I didn’t know whether to feel angry or grateful. At least what had happened to the manatee hadn’t happened to me.

They insisted on taking me and the kayak home. I had misgivings, but I let them. My ankle pain was bearable, and I knew the sprain would heal rapidly; most injuries do, when you’re a vampire. The intensity of the sun did worry me. My scalp had begun to prickle, meaning I’d been overexposed.

I lay beneath the canopy and—forgive me—tuned in to their thoughts. All was not shipshape aboard My Doll. The boat didn’t belong to anyone aboard; the boys had “borrowed” it for the day from the marina where Jesse, my rescuer (and in his mind hero) worked. Jesse was Autumn’s brother. The other boy was Chip, one of his friends who’d come along to “hang out” with Autumn. The encounter with my kayak cut short their outing, and Autumn and Mysty directed their resentment entirely at me.

Feeling stronger, I sat up. “You know, this is a manatee zone,” I said. “You were speeding.”

The boys couldn’t hear me because of the engine.

Autumn said, “Give me a break. Really.” She wore a black bathing suit that made her look exotic, too sophisticated to be on My Doll.

“Manatees migrate in the summer,” Mysty said, thinking, Or is it winter? She’d been forced to watch a nature documentary in school.

“Some are still around. I saw one today.” I wanted to shout at them, but I knew it wouldn’t change anything. “Should they be driving?” I asked. “They’re pretty drunk.”

“You’ve got to be kidding.” Autumn’s voice was sharp-edged. “Big deal, they had a few beers. You’re the one who drinks that Picardo stuff. We saw it in the liquor store. That stuff is eighty proof!”

“That bartender lied to us.” Mysty looked at me as if I’d told the lie back at Flo’s Place. “Why didn’t you say something?”

“I was with my mother.” I spoke without thinking.

The words mollified her. She assumed my mother didn’t know I was drinking alcohol and that the bartender had lied to protect me. She was accustomed to complicated lies, particularly when dealing with parents.

“Your ankle still hurting?” Autumn tossed a pack of cigarettes to me. She’d stopped blaming me.

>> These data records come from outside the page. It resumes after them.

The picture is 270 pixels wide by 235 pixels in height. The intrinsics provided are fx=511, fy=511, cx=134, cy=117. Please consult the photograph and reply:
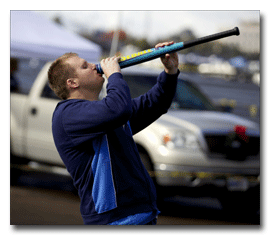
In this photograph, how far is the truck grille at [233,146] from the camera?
4953 millimetres

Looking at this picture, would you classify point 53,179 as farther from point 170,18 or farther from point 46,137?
point 170,18

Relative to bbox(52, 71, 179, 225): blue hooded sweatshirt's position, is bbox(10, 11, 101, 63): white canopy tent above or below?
above

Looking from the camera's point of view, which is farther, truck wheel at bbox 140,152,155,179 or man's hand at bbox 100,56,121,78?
truck wheel at bbox 140,152,155,179

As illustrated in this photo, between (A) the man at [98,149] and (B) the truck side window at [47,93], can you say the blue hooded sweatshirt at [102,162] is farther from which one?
(B) the truck side window at [47,93]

“I can’t smoke now. Almost home.” I was glad to see Mãe’s dock looming ahead.

At the last possible minute, Jesse slowed the boat. I told him where to tie up, and they lifted me and the kayak ashore.

“I’m fine,” I lied, and managed to walk a few steps. “Thanks.”

“You sure?” Jesse wanted to be a hero as long as he could.

“Very.”

“Come on!” Mysty wanted to get back to the beer party.

“We’ll call you,” Autumn said, her thoughts inscrutable as ever.

I knelt to tie the kayak to cleats on the dock, and I waited until they were gone before I hobbled up the path to the house. I hoped they wouldn’t call.